Transcribed page contents

== Segment start ==

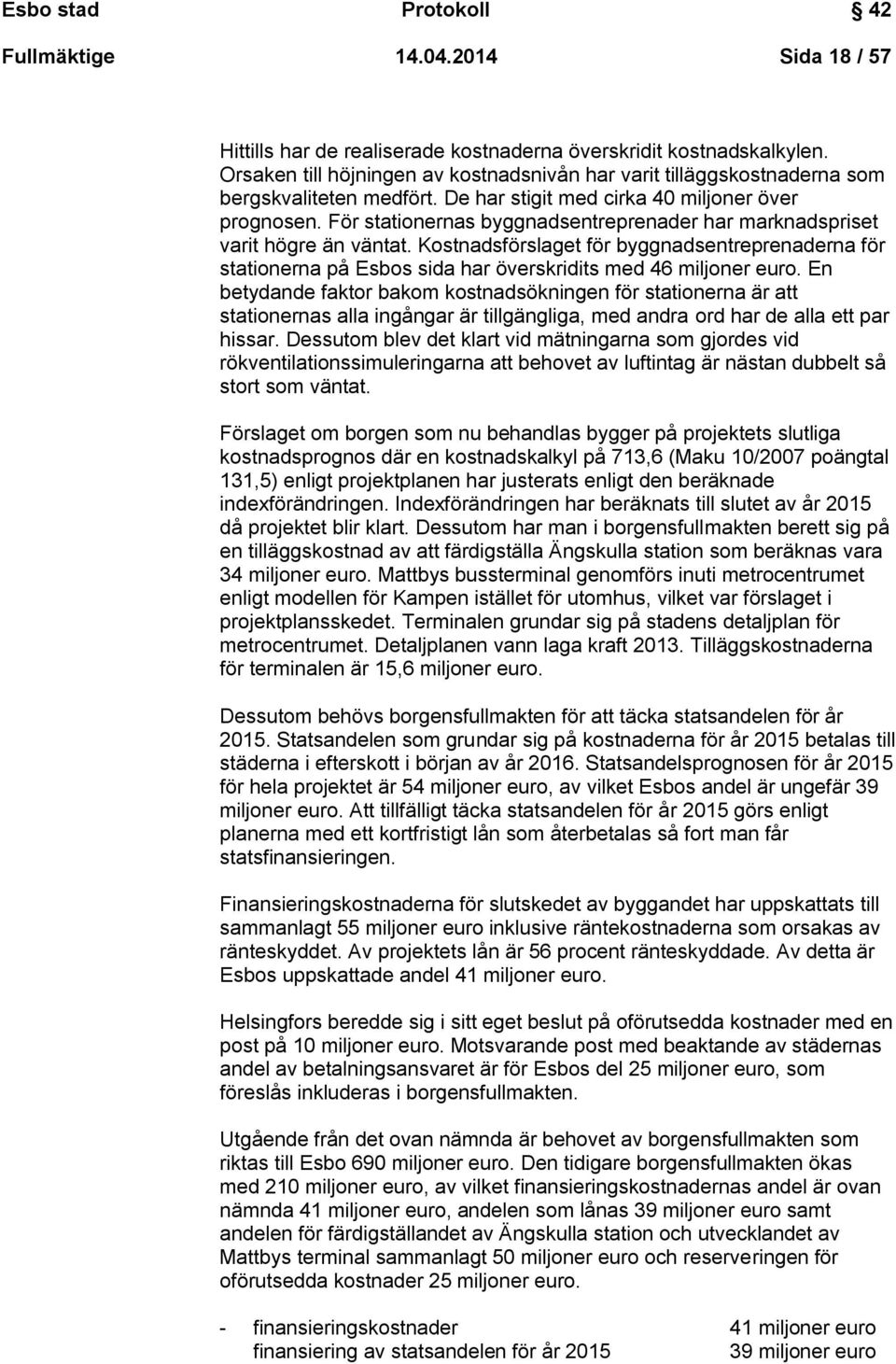 Esbo stad Protokoll 42
Fullmäktige 14.04.2014 Sida 18 / 57

Hittills har de realiserade kostnaderna överskridit kostnadskalkylen. Orsaken till höjningen av kostnadsnivån har varit tilläggskostnaderna som bergskvaliteten medfört. De har stigit med cirka 40 miljoner över prognosen. För stationernas byggnadsentreprenader har marknadspriset varit högre än väntat. Kostnadsförslaget för byggnadsentreprenaderna för stationerna på Esbos sida har överskridits med 46 miljoner euro. En betydande faktor bakom kostnadsökningen för stationerna är att stationernas alla ingångar är tillgängliga, med andra ord har de alla ett par hissar. Dessutom blev det klart vid mätningarna som gjordes vid rökventilationssimuleringarna att behovet av luftintag är nästan dubbelt så stort som väntat.

Förslaget om borgen som nu behandlas bygger på projektets slutliga kostnadsprognos där en kostnadskalkyl på 713,6 (Maku 10/2007 poängtal 131,5) enligt projektplanen har justerats enligt den beräknade indexförändringen. Indexförändringen har beräknats till slutet av år 2015 då projektet blir klart. Dessutom har man i borgensfullmakten berett sig på en tilläggskostnad av att färdigställa Ängskulla station som beräknas vara 34 miljoner euro. Mattbys bussterminal genomförs inuti metrocentrumet enligt modellen för Kampen istället för utomhus, vilket var förslaget i projektplansskedet. Terminalen grundar sig på stadens detaljplan för metrocentrumet. Detaljplanen vann laga kraft 2013. Tilläggskostnaderna för terminalen är 15,6 miljoner euro.

Dessutom behövs borgensfullmakten för att täcka statsandelen för år 2015. Statsandelen som grundar sig på kostnaderna för år 2015 betalas till städerna i efterskott i början av år 2016. Statsandelsprognosen för år 2015 för hela projektet är 54 miljoner euro, av vilket Esbos andel är ungefär 39 miljoner euro. Att tillfälligt täcka statsandelen för år 2015 görs enligt planerna med ett kortfristigt lån som återbetalas så fort man får statsfinansieringen.

Finansieringskostnaderna för slutskedet av byggandet har uppskattats till sammanlagt 55 miljoner euro inklusive räntekostnaderna som orsakas av ränteskyddet. Av projektets lån är 56 procent ränteskyddade. Av detta är Esbos uppskattade andel 41 miljoner euro.

Helsingfors beredde sig i sitt eget beslut på oförutsedda kostnader med en post på 10 miljoner euro. Motsvarande post med beaktande av städernas andel av betalningsansvaret är för Esbos del 25 miljoner euro, som föreslås inkluderas i borgensfullmakten.

Utgående från det ovan nämnda är behovet av borgensfullmakten som riktas till Esbo 690 miljoner euro. Den tidigare borgensfullmakten ökas med 210 miljoner euro, av vilket finansieringskostnadernas andel är ovan nämnda 41 miljoner euro, andelen som lånas 39 miljoner euro samt andelen för färdigställandet av Ängskulla station och utvecklandet av Mattbys terminal sammanlagt 50 miljoner euro och reserveringen för oförutsedda kostnader 25 miljoner euro.

- finansieringskostnader 41 miljoner euro
finansiering av statsandelen för år 2015 39 miljoner euro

== Segment end ==

### WHAT THIS TASK INVOLVES
Set down the records above word for word, from the first line through the line containing "Hittills har de", both included; leave out the pictures.

### RESULT BELOW
 Esbo stad Protokoll 42
Fullmäktige 14.04.2014 Sida 18 / 57

Hittills har de realiserade kostnaderna överskridit kostnadskalkylen. Orsaken till höjningen av kostnadsnivån har varit tilläggskostnaderna som bergskvaliteten medfört. De har stigit med cirka 40 miljoner över prognosen. För stationernas byggnadsentreprenader har marknadspriset varit högre än väntat. Kostnadsförslaget för byggnadsentreprenaderna för stationerna på Esbos sida har överskridits med 46 miljoner euro. En betydande faktor bakom kostnadsökningen för stationerna är att stationernas alla ingångar är tillgängliga, med andra ord har de alla ett par hissar. Dessutom blev det klart vid mätningarna som gjordes vid rökventilationssimuleringarna att behovet av luftintag är nästan dubbelt så stort som väntat.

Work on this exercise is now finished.